Whiskered channel catfish flown over from Mississippi will soon become part of the daily diet of the people of the Ivory Coast. Ivoirians are voracious fish eaters. But despite a long Atlantic coastline, the country imported 153,000 tons of fish, representing 56 percent of consumption, in 1985. US-based Aquaculture Technologies Ltd. is launching the country's first industrial fish farm project. It will produce 22,000 tons of catfish - or 8 percent of the country's needs.
Throughout West Africa, foreign businessmen are taking a second look at economic prospects - and are encouraged by more liberal trade and investment policies. An African tour by Secretary of State George Shultz last January briefly brought the region into the American spotlight.
Shultz visited four West African countries - Ivory Coast, Nigeria, Liberia, and Senegal - during his six-nation African tour. This was followed by increased US diplomatic efforts to promote US business with West Africa as part of the policy of development through the private sector.
American agricultural technology, for instance, was on display in early May at a three-day trade fair in Abidjan - the first US trade fair in sub-Saharan Africa.
``American farm technology could assist the government as it switches from extensive to intensive farming and diversifies crops,'' says Dennis Kux, US ambassador to the Ivory Coast.
The decline of the US dollar has made US suppliers of agricultural equipment and machinery more price competitive, he added.
The $2.5 billion-a-year Ivoirian market has traditionally been dominated by France. But European and US exporters have since independence steadily eroded the French market share from over 60 percent to 32 percent. The US is now the second major supplier, providing about $100 million a year of petroleum and food products, equipment and machinery.
About 60 US firms are based in Abidjan with investments of some $1 billion, mainly in petroleum, manufacturing, and in financial services.

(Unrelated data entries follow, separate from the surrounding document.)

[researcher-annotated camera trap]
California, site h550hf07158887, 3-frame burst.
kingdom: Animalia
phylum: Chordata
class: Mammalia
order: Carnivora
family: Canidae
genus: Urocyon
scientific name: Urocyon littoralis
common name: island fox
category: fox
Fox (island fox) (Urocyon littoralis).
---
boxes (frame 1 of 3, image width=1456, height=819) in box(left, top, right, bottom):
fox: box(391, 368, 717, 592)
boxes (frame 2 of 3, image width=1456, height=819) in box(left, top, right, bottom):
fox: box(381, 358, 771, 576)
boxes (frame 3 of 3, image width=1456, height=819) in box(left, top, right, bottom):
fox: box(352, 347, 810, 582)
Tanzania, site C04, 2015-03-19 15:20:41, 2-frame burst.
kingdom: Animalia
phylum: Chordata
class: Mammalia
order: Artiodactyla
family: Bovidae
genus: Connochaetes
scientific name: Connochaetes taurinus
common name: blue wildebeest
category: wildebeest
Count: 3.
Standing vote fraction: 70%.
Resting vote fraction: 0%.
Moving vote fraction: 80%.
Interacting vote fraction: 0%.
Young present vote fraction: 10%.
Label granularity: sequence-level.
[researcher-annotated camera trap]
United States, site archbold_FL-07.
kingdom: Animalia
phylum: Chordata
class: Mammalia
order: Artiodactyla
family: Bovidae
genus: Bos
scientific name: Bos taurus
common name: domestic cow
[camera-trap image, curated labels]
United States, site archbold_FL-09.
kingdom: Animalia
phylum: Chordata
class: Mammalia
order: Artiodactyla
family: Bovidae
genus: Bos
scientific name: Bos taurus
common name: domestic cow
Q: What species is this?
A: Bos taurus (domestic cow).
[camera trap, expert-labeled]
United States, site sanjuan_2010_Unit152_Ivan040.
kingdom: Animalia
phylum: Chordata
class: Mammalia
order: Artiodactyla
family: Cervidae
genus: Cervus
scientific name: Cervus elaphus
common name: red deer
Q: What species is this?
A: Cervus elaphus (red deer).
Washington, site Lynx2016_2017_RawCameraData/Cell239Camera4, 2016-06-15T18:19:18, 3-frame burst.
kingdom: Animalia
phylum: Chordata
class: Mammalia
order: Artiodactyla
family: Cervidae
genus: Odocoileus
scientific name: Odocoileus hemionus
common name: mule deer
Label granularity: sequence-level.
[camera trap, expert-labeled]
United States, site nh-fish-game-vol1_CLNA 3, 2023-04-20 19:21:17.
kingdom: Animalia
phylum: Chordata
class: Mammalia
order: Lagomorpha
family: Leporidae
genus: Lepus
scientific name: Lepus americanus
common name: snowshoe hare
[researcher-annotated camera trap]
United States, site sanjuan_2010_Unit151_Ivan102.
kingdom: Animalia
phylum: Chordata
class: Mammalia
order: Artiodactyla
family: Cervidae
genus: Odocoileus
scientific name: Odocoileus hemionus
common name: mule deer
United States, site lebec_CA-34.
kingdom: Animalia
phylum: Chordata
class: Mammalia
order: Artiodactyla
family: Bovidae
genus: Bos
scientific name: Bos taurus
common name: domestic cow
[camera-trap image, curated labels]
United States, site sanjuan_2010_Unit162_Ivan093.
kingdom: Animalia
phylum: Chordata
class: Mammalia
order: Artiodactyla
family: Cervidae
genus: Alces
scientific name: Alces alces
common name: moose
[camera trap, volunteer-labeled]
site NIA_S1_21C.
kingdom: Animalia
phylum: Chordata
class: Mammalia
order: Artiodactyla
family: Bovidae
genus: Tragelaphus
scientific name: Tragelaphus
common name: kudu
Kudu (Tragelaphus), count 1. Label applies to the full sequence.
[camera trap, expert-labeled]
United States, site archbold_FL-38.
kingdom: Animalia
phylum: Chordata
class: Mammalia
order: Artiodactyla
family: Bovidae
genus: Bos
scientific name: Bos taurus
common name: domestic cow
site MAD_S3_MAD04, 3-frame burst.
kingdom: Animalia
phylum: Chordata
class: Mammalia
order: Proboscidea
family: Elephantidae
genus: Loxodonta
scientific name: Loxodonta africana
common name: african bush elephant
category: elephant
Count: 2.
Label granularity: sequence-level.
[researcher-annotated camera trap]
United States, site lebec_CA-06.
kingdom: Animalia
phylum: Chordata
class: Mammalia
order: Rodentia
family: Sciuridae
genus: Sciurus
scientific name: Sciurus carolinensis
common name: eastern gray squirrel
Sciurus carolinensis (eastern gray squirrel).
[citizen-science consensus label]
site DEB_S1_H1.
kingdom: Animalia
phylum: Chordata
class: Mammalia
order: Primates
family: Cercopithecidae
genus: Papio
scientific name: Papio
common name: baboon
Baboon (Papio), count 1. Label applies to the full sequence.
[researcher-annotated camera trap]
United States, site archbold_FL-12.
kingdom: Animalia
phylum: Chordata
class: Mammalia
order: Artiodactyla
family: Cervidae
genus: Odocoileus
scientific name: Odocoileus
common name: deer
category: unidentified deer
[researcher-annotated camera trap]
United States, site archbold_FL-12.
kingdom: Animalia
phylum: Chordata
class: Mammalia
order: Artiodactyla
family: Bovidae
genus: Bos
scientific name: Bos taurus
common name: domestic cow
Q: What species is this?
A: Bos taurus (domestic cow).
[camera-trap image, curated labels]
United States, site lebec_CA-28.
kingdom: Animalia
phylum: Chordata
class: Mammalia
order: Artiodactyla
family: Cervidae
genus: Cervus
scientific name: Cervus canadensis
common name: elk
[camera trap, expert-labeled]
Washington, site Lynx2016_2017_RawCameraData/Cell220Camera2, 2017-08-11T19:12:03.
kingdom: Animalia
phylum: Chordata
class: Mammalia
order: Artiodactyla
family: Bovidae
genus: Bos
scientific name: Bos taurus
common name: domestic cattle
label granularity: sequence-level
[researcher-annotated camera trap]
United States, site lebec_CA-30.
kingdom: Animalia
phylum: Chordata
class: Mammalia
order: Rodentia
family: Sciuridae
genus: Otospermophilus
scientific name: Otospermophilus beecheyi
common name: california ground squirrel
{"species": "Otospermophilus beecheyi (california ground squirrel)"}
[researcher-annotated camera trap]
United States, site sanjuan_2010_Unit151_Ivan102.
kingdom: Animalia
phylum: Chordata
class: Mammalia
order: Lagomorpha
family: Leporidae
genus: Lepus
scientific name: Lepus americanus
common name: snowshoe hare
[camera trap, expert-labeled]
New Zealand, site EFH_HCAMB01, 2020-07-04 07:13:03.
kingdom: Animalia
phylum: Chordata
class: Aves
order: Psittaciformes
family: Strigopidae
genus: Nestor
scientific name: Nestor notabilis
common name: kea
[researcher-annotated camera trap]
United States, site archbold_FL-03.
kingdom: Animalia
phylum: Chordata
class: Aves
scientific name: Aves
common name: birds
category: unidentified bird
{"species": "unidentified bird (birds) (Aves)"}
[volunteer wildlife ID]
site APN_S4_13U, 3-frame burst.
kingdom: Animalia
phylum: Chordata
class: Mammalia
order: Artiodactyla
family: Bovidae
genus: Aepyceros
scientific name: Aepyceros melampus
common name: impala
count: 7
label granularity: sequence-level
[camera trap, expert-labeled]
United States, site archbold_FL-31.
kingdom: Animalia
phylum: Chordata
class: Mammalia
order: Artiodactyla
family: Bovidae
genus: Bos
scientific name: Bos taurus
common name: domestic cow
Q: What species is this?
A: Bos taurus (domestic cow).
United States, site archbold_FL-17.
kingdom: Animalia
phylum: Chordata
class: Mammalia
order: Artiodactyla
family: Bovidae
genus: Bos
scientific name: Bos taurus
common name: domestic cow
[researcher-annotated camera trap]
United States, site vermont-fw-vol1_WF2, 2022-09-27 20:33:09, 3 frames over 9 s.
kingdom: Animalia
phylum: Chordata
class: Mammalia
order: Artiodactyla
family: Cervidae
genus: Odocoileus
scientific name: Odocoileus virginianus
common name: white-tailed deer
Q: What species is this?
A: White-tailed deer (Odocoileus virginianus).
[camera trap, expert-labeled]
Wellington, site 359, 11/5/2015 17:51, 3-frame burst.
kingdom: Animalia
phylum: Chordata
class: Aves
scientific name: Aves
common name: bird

Some US companies, such as Eveready Batteries (a division of Ralston Purina), use Abidjan as a base for exporting to the 40 million consumers of the six nations in the French West African Economic Community.
Exports have been restricted, however, by import licenses introduced to protect local battery manufacturers, notes Tom McCubbin, Eveready's Ivory Coast managing director. In Anglophone countries with non-convertible currencies, problems arise trying to confirm letters of credit.
Douglas Leavens, vice-president of Chase Manhattan Abidjan, adds that improved and more flexible credit facilities offered by the US Export-Import Bank would help US businessmen.
Eveready adopted an export-oriented marketing strategy because of the small size of the 10-million consumer Ivoirian market. For this reason US trade officials are trying to attract mainly small-scale American investors.
One initiative was a 27-member trade and investment mission of small businessmen last January led by the Los Angeles Mayor Tom Bradley.
Another example at the Abidjan trade fair was Samir Lahiri, president of Roll Form Corporation, a small metal working company based in Limerick, Penn. Mr. Lahiri said he had made ``useful contacts'' for setting up a $1 million joint venture providing about 30 jobs.
The US ambassador to Nigeria, Princeton Lyman, believes that prospects are improving in Anglophone West African countries. Speaking to members of the American Chamber of Commerce in Abidjan recently, he said this was due to important structural adjustment programs which have ``a greater pragmatism and respect for the private sector.''
The US trade deficit with sub-Saharan Africa totals some $6 billion, one third of which is with Nigeria, Ghana, and Liberia. Mr. Lyman warned that the deficit with Nigeria, the largest black African trading partner, is likely to increase ``dramatically'' in 1987 following the country's banning of wheat imports.
Lyman singled out Nigeria for special mention. ``Just over a year ago, Nigeria was not thought of kindly in international financial circles,'' he reminded listeners. Since then, it has adopted ``one of the most fundamentally sweeping structural adjustment programs on the continent.'' If adhered to, the Nigerian program could be a showcase for market-oriented policies and economic adjustment in Africa.
``Nigeria will earn at least $5 billion in foreign exchange every year and will spend every bit of it,'' Lyman said. ``That is unique in Africa and filled with opportunity.''
Veteran US businessmen, however, remain cautious about business prospects in Nigeria and other Anglophone countries. For instance, a tight Nigerian monetary policy has caused a liquidity crunch and sharp contraction of the local market. The new, more liberal tariff policy is forcing many local manufacturers out of business. Smuggled goods continue to undercut local products, while corruption remains a major obstacle for businesses.
The survivors still have to battle with complicated, time consuming customs procedures to import legally. Most of all businessmen are concerned about getting paid for their goods and services.
But despite all the hassles, there is mounting US business interest.